One of the most common causes for water entry into a chimney is a damaged chimney cap. In addition to letting in water, a broken chimney cap also allows animals and other debris to enter the chimney, creating potentially hazardous blockages. Even seemingly small cracks can let in water, leading to a number of potential future problems.


Despite its ominous name, creosote is a naturally-occurring byproduct of burning wood. An excessive buildup of creosote will cause the fireplace to stink, particularly while the air conditioning is running or during hot and humid summer months. To prevent creosote buildup and its accompanying unpleasant odor, chimneys should be professionally cleaned and maintained regularly.
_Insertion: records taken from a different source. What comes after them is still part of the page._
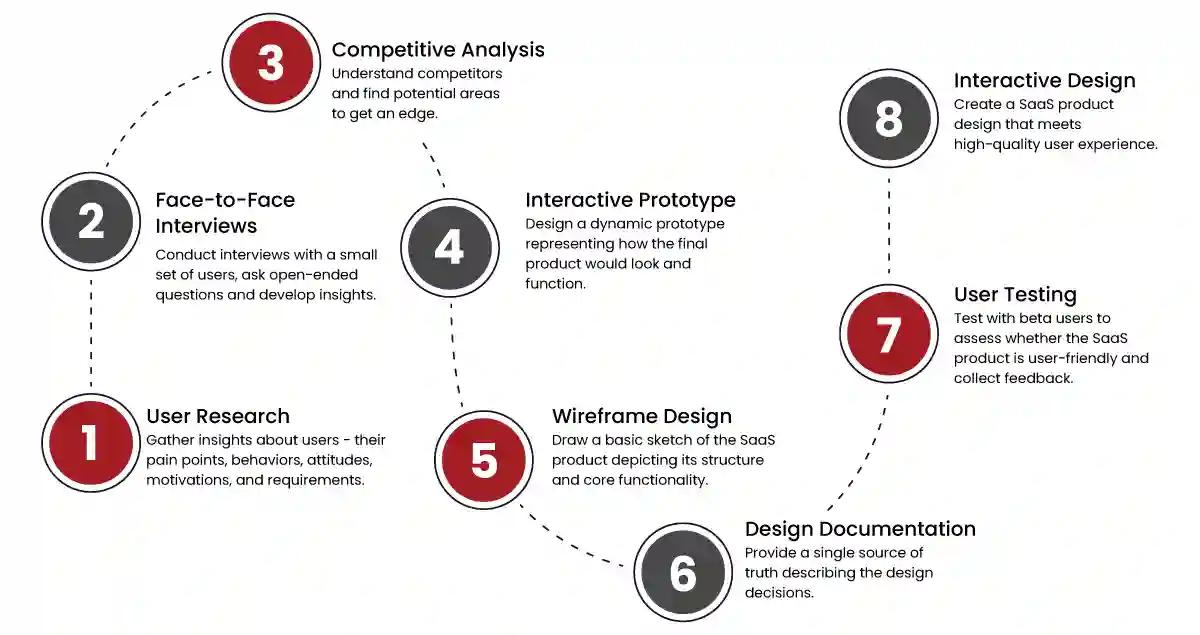 1
User Research
Gather insights about users - their pain points, behaviors, attitudes, motivations, and requirements.

2
Face-to-Face Interviews
Conduct interviews with a small set of users, ask open-ended questions and develop insights.

3
Competitive Analysis
Understand competitors and find potential areas to get an edge.

4
Interactive Prototype
Design a dynamic prototype representing how the final product would look and function.

5
Wireframe Design
Draw a basic sketch of the SaaS product depicting its structure and core functionality.

6
Design Documentation
Provide a single source of truth describing the design decisions.

7
User Testing
Test with beta users to assess whether the SaaS product is user-friendly and collect feedback.

8
Interactive Design
Create a SaaS product design that meets high-quality user experience.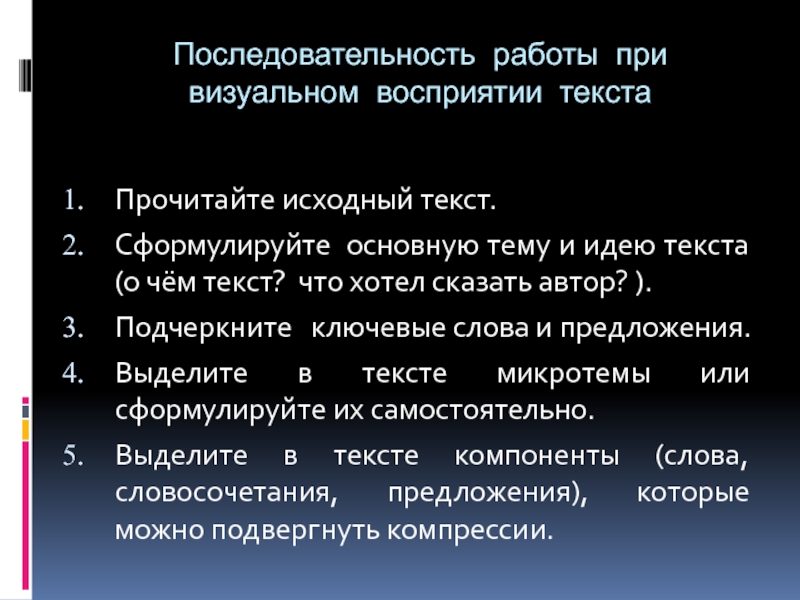 Последовательность работы при визуальном восприятии текста

1. Прочитайте исходный текст.
2. Сформулируйте основную тему и идею текста (о чём текст? что хотел сказать автор? ).
3. Подчеркните ключевые слова и предложения.
4. Выделите в тексте микротемы или сформулируйте их самостоятельно.
5. Выделите в тексте компоненты (слова, словосочетания, предложения), которые можно подвергнуть компрессии.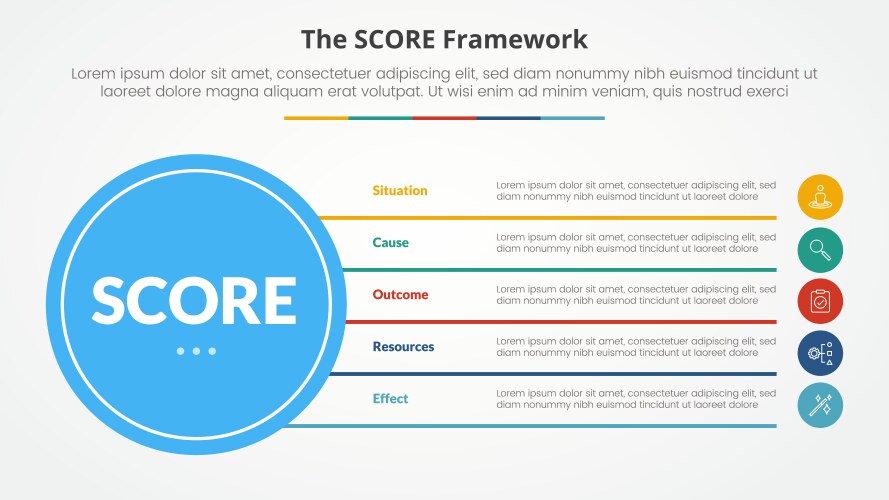 The SCORE Framework

Lorem ipsum dolor sit amet, consectetuer adipiscing elit, sed diam nonummy nibh euismod tincidunt ut laoreet dolore magna aliquam erat volutpat. Ut wisi enim ad minim veniam, quis nostrud exerci

SCORE

Situation
Lorem ipsum dolor sit amet, consectetuer adipiscing elit, sed diam nonummy nibh euismod tincidunt ut laoreet dolore

Cause
Lorem ipsum dolor sit amet, consectetuer adipiscing elit, sed diam nonummy nibh euismod tincidunt ut laoreet dolore

Outcome
Lorem ipsum dolor sit amet, consectetuer adipiscing elit, sed diam nonummy nibh euismod tincidunt ut laoreet dolore

Resources
Lorem ipsum dolor sit amet, consectetuer adipiscing elit, sed diam nonummy nibh euismod tincidunt ut laoreet dolore

Effect
Lorem ipsum dolor sit amet, consectetuer adipiscing elit, sed diam nonummy nibh euismod tincidunt ut laoreet dolore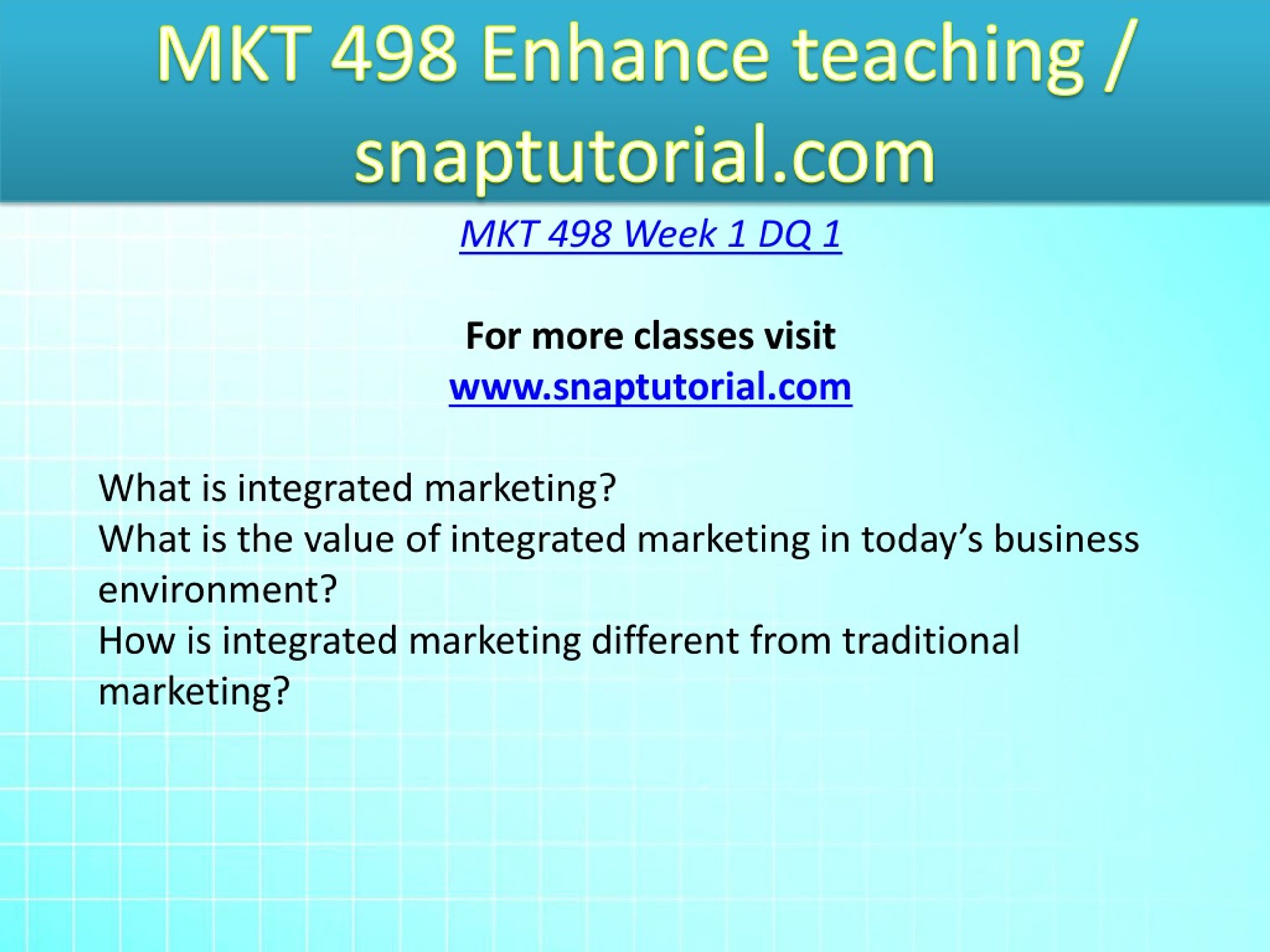 MKT 498 Enhance teaching / snaptutorial.com

MKT 498 Week 1 DQ 1

For more classes visit
www.snaptutorial.com

What is integrated marketing?
What is the value of integrated marketing in today’s business environment?
How is integrated marketing different from traditional marketing?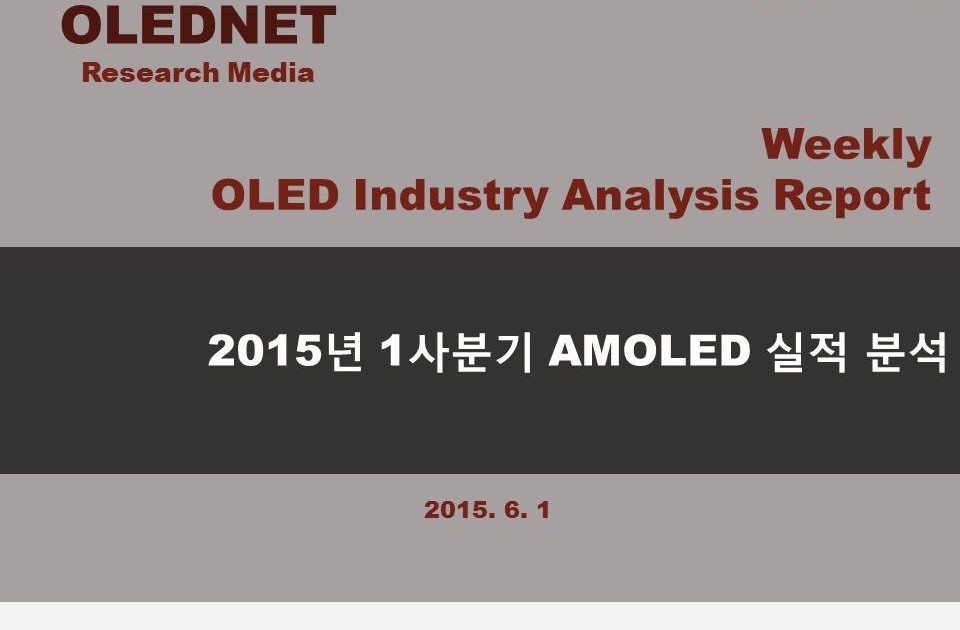 OLEDNET
Research Media

Weekly
OLED Industry Analysis Report

2015년 1사분기 AMOLED 실적 분석

2015. 6. 1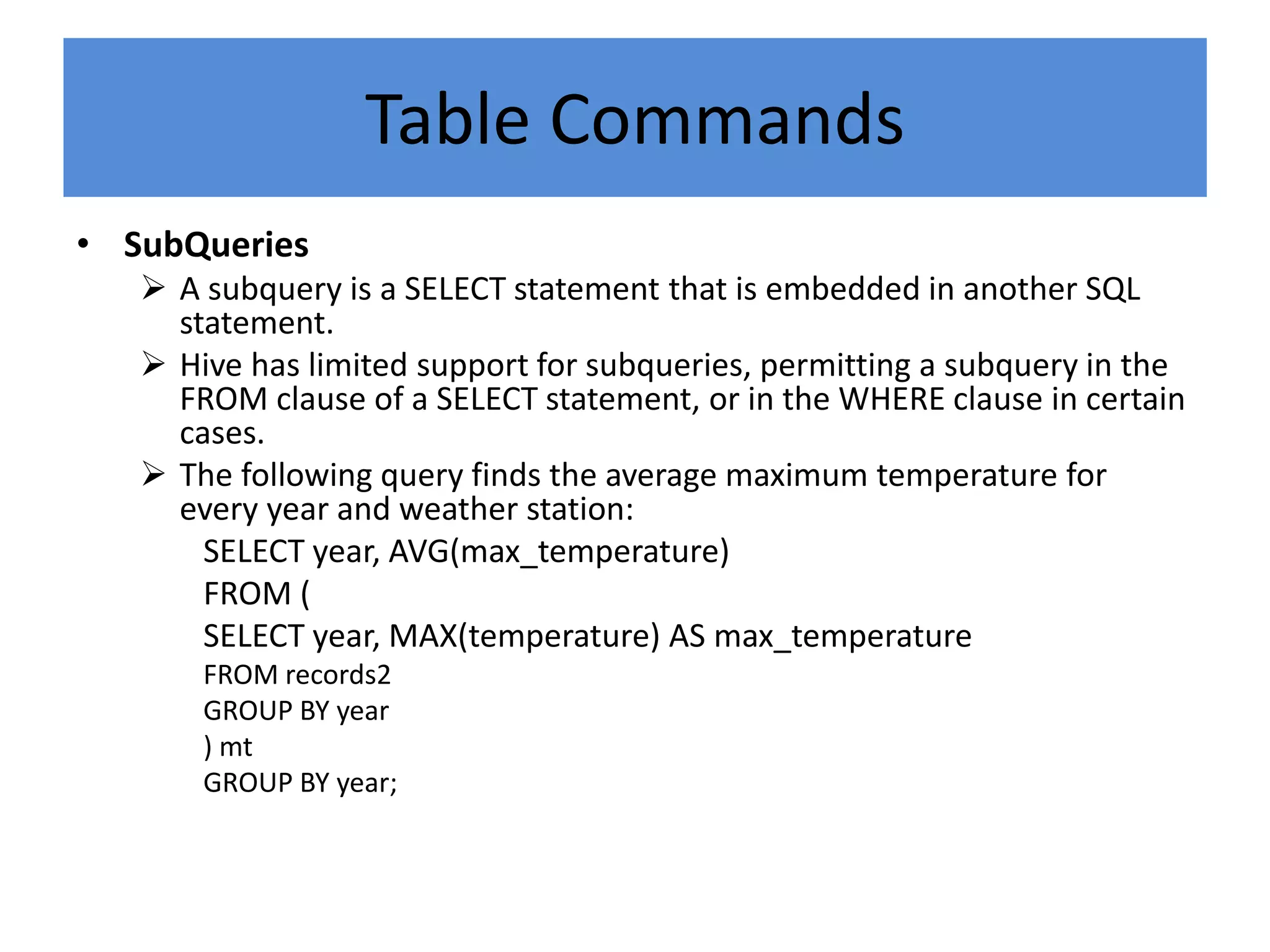 Table Commands

• SubQueries
➢ A subquery is a SELECT statement that is embedded in another SQL statement.
➢ Hive has limited support for subqueries, permitting a subquery in the FROM clause of a SELECT statement, or in the WHERE clause in certain cases.
➢ The following query finds the average maximum temperature for every year and weather station:

SELECT year, AVG(max_temperature)
FROM (
SELECT year, MAX(temperature) AS max_temperature
FROM records2
GROUP BY year
) mt
GROUP BY year;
A creosote-caused odor that remains even after a chimney sweep may indicate an air pressure problem; air moves down the chimney and into the home, bringing the smells and odors of the chimney with it. An ineffective or improperly aligned damper closure is sometimes the cause, but a pressure imbalance can also be affected by new windows and doors or new heating and cooling units.

Animal Entry

A sharp, rotting, or foul odor may indicate the presence of a dead animal or animal droppings in your chimney. Likewise, scurrying, scratching, or other noises coming from the chimney often signal that an animal has either begun using your chimney as a den or has fallen into the chimney and become trapped. Wild animals should be treated with caution, and should only be removed by trained professionals. Starting a fire to “smoke out” an animal should never be done, as this can result in the burning or death of the animal, as well as the ignition of any flammable nesting material in the chimney.

Animals typically gain entry to a chimney when a chimney cap is damaged. Caps should be repaired or replaced as soon as possible to prevent additional animals from entering, nesting, or getting trapped in your chimney. Unfortunately, the presence of animals in a chimney can sometimes mean they have also entered the attic. In attic areas, animals can cause costly damage to wiring, insulation, and roofing, along with carrying fleas into a home. A properly maintained chimney cap can prevent animals from entering the house in this way.